Now, that the sons of God “abused their power” is accurate regardless of the view but that they went about “raping anyone they fancied, and forcing any women who got married to have relations with them first” is certainly not biblical. On this point, the Bible simply relates that “they took them wives of all which they chose” and there is no reason to think that this means anything more than that they chose a woman of their fancy and married her.

On a related note, note that Midrash Genesis Rabbah 30:7 states:

The Nephilim were in the earth . . . the same were the Gibborim (E.V. ‘mighty men’) that were of old (vi, 4). They were called by seven names: Nephilim, Emim, Refaim, Gibborim, Zamzumim, Anakim, and Awim?
Emim signifies that their dread (emah) fell upon all ; Refaim, that all who saw them melted (nirpeh) like wax. Gibborim : R. Abba said in R. Johanan’s name : The marrow of each one’s thigh bone was eighteen cubits long. Zamzumim: R. Jose b. R. Hanina said: They were the greatest of all masters of the arts of war. Anakim : The Rabbis explained it as signifying that they were loaded with chains (‘anakim) upon chains. R. Aha said: Their necks reached (onkim) the globe of the sun and they demanded: ‘Send us down rain/ Awim denotes that they cast the world into ruins, were themselves driven from the world in ruin, and caused the world to be ruined… [first ellipses in original].
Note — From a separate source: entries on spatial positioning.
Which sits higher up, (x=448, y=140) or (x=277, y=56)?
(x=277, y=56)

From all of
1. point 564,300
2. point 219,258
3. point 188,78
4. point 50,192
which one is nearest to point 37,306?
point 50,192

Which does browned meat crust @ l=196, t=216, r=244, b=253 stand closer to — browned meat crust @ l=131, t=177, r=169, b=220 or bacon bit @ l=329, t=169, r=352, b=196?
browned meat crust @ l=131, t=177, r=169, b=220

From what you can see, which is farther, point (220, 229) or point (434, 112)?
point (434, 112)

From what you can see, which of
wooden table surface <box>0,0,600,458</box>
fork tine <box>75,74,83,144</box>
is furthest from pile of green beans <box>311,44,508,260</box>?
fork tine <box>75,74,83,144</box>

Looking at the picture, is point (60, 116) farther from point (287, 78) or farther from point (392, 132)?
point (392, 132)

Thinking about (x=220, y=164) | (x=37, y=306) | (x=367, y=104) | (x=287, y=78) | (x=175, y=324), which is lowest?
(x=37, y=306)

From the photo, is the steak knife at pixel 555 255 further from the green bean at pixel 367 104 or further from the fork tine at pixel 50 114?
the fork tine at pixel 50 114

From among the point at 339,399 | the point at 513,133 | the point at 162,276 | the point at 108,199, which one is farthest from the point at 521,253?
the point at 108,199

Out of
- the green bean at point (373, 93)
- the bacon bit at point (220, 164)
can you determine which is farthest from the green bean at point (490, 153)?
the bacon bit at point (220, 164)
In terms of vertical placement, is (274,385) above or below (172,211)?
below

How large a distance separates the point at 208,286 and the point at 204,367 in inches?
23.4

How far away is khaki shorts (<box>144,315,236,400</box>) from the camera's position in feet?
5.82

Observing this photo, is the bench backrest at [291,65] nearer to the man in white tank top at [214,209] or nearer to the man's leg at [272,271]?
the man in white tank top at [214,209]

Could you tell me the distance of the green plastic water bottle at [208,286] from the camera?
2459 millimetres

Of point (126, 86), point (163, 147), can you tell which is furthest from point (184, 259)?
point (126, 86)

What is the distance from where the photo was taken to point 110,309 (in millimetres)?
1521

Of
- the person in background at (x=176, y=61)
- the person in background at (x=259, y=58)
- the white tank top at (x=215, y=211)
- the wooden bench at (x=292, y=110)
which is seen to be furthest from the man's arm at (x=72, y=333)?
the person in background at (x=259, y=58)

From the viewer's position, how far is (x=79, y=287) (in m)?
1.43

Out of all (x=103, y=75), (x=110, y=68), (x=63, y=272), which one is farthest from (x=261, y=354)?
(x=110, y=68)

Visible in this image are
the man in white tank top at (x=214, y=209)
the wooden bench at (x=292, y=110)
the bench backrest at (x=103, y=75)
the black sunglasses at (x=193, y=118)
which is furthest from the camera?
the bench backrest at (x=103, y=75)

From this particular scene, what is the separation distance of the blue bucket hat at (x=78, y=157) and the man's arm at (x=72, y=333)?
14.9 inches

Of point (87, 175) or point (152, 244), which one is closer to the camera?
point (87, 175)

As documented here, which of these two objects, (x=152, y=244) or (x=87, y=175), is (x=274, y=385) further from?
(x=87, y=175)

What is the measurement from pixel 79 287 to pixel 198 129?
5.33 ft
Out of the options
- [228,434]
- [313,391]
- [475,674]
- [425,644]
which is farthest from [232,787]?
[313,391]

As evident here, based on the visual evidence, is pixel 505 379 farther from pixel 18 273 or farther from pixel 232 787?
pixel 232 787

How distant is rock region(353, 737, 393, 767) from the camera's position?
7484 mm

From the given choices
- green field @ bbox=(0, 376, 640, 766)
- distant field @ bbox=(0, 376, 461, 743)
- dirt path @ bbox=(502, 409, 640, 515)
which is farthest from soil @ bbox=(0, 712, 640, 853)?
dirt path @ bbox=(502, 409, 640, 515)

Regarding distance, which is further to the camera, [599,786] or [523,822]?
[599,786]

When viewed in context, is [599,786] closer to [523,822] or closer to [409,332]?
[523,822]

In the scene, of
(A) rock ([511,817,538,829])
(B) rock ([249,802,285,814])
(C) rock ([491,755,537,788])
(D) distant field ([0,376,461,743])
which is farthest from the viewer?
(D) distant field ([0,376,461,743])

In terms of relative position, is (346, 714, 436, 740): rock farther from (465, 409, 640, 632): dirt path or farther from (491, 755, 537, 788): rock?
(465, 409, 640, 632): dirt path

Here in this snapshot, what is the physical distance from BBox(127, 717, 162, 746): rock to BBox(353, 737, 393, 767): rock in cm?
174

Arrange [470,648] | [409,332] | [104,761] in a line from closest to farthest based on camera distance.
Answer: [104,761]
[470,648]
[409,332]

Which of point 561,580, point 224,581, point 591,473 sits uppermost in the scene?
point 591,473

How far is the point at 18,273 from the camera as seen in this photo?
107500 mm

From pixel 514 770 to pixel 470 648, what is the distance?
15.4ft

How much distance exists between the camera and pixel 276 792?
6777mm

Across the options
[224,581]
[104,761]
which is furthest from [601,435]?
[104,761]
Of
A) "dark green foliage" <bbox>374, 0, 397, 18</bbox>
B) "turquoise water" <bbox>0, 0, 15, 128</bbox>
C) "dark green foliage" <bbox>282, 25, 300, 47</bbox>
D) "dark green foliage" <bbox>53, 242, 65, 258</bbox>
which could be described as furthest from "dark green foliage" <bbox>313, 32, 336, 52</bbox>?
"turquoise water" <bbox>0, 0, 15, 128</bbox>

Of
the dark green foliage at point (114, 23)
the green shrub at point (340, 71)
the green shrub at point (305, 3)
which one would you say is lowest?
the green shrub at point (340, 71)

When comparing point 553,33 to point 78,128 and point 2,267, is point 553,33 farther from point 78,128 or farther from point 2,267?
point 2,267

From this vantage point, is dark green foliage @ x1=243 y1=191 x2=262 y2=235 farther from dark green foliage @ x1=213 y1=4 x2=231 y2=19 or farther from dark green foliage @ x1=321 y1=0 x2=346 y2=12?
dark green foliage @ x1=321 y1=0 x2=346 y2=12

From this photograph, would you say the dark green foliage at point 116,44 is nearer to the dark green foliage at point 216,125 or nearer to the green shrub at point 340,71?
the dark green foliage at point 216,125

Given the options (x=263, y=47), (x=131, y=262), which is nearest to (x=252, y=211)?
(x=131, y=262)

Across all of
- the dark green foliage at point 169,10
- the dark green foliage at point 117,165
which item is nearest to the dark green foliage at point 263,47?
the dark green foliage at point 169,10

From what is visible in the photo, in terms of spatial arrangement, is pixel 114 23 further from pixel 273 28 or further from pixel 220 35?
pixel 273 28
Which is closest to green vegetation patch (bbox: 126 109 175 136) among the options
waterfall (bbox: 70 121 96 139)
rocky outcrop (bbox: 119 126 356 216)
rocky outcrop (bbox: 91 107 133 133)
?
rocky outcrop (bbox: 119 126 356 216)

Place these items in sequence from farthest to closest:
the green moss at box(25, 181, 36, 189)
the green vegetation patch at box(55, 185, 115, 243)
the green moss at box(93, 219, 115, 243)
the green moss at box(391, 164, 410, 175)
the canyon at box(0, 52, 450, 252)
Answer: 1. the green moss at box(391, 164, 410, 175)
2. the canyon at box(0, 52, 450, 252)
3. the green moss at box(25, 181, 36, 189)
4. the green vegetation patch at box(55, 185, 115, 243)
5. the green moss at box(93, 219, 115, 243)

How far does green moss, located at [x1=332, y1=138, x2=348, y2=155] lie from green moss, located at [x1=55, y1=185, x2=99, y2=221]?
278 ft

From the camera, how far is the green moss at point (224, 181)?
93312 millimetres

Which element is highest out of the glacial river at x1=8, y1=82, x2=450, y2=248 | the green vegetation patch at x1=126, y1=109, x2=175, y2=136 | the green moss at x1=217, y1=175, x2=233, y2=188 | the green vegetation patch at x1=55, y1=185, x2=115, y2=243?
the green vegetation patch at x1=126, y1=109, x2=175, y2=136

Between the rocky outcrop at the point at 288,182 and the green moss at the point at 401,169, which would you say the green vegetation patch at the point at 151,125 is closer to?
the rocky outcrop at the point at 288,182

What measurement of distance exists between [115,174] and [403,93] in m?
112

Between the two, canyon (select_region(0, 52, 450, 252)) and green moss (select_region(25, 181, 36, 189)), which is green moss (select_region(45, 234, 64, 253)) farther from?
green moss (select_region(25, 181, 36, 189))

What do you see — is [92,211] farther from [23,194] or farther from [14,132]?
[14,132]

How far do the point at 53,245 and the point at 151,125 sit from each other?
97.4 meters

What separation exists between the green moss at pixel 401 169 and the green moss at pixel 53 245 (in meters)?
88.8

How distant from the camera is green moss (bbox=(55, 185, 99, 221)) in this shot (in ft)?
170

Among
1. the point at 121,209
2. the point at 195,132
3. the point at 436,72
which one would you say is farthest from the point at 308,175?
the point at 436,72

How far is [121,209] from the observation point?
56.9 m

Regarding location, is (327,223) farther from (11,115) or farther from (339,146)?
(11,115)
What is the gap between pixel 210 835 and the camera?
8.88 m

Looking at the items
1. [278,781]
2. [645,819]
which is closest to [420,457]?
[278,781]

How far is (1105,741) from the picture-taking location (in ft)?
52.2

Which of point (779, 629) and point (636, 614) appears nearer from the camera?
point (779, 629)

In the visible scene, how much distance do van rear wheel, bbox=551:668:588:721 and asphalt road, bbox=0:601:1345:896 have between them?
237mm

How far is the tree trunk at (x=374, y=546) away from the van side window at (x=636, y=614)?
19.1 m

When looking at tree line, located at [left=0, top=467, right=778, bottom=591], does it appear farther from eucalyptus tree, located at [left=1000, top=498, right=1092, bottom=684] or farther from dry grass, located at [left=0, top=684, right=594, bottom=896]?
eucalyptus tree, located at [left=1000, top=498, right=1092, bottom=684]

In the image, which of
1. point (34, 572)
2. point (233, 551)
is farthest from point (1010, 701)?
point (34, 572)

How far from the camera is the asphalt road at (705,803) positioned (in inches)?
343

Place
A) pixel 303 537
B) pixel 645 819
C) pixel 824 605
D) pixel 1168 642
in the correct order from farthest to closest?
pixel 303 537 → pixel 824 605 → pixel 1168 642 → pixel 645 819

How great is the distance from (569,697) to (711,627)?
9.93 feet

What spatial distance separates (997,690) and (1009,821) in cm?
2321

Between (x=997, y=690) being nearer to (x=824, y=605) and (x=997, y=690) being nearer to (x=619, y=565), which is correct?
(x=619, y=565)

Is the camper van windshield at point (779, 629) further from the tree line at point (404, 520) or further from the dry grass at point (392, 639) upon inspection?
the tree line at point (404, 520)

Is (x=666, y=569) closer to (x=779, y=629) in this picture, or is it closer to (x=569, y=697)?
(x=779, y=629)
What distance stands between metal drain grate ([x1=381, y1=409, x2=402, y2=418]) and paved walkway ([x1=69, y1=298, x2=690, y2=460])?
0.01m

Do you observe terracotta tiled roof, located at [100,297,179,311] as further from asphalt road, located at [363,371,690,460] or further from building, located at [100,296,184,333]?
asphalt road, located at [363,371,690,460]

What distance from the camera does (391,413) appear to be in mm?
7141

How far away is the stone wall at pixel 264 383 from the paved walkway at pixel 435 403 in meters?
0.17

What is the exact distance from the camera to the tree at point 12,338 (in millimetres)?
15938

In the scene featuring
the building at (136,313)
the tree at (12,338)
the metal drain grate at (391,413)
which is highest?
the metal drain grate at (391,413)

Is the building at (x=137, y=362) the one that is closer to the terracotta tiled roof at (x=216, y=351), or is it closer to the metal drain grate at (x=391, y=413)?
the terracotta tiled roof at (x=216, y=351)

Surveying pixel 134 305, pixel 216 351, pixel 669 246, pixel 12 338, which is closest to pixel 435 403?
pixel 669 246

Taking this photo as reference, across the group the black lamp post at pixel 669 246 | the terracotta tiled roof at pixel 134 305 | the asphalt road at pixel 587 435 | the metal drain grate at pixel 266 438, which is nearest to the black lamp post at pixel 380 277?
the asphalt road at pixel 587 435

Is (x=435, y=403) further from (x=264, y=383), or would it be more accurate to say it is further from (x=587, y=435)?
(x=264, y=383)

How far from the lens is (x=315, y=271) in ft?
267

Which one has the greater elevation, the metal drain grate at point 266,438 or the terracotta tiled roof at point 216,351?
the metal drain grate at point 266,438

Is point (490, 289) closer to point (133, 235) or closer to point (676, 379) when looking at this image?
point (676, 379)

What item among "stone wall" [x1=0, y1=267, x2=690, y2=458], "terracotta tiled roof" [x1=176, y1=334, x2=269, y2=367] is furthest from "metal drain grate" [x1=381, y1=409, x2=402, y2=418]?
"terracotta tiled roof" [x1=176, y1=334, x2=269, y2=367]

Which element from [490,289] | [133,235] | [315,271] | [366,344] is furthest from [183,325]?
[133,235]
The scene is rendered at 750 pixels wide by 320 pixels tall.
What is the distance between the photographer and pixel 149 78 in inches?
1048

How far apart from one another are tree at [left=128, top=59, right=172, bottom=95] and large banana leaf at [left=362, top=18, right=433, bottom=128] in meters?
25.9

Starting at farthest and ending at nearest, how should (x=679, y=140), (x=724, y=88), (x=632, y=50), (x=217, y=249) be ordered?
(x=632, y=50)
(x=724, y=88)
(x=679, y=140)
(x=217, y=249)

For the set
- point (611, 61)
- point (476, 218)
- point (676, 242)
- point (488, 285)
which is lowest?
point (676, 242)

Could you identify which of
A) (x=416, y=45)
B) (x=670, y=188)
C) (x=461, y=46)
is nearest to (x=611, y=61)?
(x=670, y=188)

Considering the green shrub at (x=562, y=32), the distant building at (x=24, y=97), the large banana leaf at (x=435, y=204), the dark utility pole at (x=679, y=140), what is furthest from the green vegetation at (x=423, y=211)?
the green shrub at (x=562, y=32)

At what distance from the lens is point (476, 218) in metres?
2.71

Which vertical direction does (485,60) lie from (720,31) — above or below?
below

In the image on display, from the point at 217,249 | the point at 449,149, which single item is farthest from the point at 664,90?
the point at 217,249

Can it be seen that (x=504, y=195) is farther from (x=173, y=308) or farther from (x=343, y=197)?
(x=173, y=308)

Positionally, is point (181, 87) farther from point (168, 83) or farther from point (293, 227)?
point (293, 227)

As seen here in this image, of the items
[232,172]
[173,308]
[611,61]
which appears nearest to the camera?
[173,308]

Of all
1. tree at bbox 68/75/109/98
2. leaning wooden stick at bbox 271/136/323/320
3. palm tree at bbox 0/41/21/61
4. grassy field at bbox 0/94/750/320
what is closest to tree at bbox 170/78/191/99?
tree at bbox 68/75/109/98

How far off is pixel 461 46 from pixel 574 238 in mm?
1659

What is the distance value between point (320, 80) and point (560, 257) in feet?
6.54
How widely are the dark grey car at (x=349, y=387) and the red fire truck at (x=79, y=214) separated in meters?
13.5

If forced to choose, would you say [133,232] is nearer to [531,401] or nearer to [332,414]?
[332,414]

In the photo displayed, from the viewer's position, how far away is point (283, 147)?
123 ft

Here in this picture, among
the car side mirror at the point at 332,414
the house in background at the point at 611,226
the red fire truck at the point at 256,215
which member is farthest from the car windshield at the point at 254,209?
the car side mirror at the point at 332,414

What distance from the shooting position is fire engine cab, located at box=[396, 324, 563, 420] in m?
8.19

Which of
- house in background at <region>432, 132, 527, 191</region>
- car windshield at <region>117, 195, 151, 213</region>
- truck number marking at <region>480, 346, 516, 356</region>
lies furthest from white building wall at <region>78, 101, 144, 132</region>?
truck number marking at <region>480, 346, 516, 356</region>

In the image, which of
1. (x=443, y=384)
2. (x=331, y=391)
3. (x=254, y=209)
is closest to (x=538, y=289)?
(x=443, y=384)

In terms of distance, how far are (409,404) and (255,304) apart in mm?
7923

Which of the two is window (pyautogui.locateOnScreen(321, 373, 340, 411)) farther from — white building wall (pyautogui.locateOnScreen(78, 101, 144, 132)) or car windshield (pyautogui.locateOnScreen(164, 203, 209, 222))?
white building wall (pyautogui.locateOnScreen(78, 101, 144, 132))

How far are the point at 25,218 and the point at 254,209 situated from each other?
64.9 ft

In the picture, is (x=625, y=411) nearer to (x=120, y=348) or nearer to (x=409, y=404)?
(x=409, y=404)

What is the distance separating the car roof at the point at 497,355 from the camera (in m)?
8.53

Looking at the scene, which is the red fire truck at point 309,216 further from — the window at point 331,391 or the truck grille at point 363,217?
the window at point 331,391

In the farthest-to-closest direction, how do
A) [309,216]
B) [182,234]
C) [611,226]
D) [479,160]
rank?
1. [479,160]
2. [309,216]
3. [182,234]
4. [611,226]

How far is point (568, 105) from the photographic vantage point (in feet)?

For the reference to Gibborim a footnotes points out that this term “denotes mighty, great” and I know not if by marrow the reference is to the size of the bone itself: in any case, accorind to an 18 inch cubit this would make the thigh bone alone 27 feet.
For Zamzumim, a footnote reads that this “does not actually explain the meaning of the word…but is a comment on their might.”
That they “were loaded with chains (‘anakim) upon chains” is footnoted to mean “As ornaments” so like Mr. T yet, we are also told that as per Jastrow’s Talmudic Dictionary “(reading d’otb) : they increased the chains (* anakim) around the necks (‘anakdm) — they subjugated many people. “
On “the globe of the sun” statement, Jastrow’s has that “they seized (fr. anak ‘to press’, ‘force/ ‘rule’) the globe of the sun” oooh, that must’a hurt!